A riveting novel of rural America and family tragedy. This takes place in the coal mining country of Western Pennsylania. In a town haunted by a deadly mine explosian 3 decades earlier, Ivan, the local
deputy and football legend, spends a week preparing for a former
teammate's release from prison. There is a rich cast of characters.
This is an absorbing novel about letting go of the goals of greatness
for the ordinary grace of hard work, family ties and an acceptance of
where you are from.
I loved this book!
O'Dell (Back Roads) explores the dynamics of a tiny Pennsylvania coal-mining town in her probing, heartbreaking second novel, which centers on the fortunes of former college football hero Ivan Zoschenko. The novel literally opens with a bang in a flashback that recalls the tragic underground explosion that took the life of Zoschenko's father and killed 96 other men from Coal Run. Some 15 years later, just after Zoschenko is drafted by the Chicago Bears, his knee is crushed in an accident in the same mines. His subsequent fall from grace is long and hard; he moves to Florida, hits the bars and works as an exterminator. He returns home only when he hears that Reese Raynor, a former schoolmate who beat his wife, Crystal, into a coma, is being released from prison. Despite his drinking problem, Zoschenko is hired as a deputy by the local sheriff, getting back in touch with his gorgeous sister, a single mom and career waitress; his boyhood hero, now a reclusive Vietnam vet; Reese's troubled twin brother, Jesse; and Crystal, who is still comatose and reminds Zoschenko of a shameful incident in his past. That past is linked to Reese Raynor's, and the novel builds to the inevitable brutal collision of the two men. O'Dell's portrait of Zoschenko is deep and penetrating, but even more moving is her portrayal of the coal-town community. Ravaged by disaster and callous corporate treatment, the citizens of Coal Run still can't imagine any other life. As Zoschenko puts it, "Long before [the mine] became the site of so much death, it had been a source of life for all of us. For me it was the closest thing I had to God." Though it occasionally flirts with sentimentality, this is a fierce, sharply drawn and richly sympathetic tribute to working-class America.

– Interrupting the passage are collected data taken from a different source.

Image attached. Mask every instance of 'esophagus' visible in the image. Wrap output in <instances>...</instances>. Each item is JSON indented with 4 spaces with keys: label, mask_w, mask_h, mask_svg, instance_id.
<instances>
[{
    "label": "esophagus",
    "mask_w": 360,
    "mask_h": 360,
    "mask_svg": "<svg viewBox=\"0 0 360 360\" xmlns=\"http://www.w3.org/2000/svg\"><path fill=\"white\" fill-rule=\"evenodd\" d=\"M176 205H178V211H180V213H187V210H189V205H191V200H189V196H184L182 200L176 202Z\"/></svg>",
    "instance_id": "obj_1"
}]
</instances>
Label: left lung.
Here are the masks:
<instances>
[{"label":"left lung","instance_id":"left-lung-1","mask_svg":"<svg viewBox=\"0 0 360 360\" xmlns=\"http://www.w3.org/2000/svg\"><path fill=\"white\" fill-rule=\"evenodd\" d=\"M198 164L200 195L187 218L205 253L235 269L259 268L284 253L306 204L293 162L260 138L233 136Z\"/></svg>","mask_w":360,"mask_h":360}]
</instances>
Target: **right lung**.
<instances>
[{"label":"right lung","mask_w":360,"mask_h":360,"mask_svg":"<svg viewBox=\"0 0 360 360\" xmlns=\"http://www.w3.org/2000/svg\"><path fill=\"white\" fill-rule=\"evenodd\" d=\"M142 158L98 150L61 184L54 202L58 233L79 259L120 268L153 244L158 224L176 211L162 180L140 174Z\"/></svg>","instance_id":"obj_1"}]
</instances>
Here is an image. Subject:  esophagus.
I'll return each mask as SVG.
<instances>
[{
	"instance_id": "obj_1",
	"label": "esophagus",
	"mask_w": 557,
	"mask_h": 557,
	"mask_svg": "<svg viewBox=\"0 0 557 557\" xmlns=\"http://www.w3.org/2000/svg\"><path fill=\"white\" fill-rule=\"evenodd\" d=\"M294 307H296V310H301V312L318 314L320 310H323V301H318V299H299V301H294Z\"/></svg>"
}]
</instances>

I've become a fan of Tawni O'Dell. Beautiful writing, wonderful and disturbing story, exceptional character development and terrific narration by Daniel Passer. Looking forward to reading Back Roads and Sister Mine. Highly recommend.
I enjoyed this one quite a bit - just as much as her first, _Back Roads_, I think. It was a more straightforward story in a lot of ways. The narrator wasn't quite as charming as Harley, but the whole cast of characters was richer than _Back Roads_. There were some overlapping descriptions of the area, but that probably wouldn't even be noticeable had I not read them back-to-back. Dr. Morrison's character was really the first character of hers that I didn't like all that much. She just sort of bothered me and didn't seem to make a whole lot of sense, really. Despite this, I really enjoyed this book and I will definitely keep an eye out for her future books!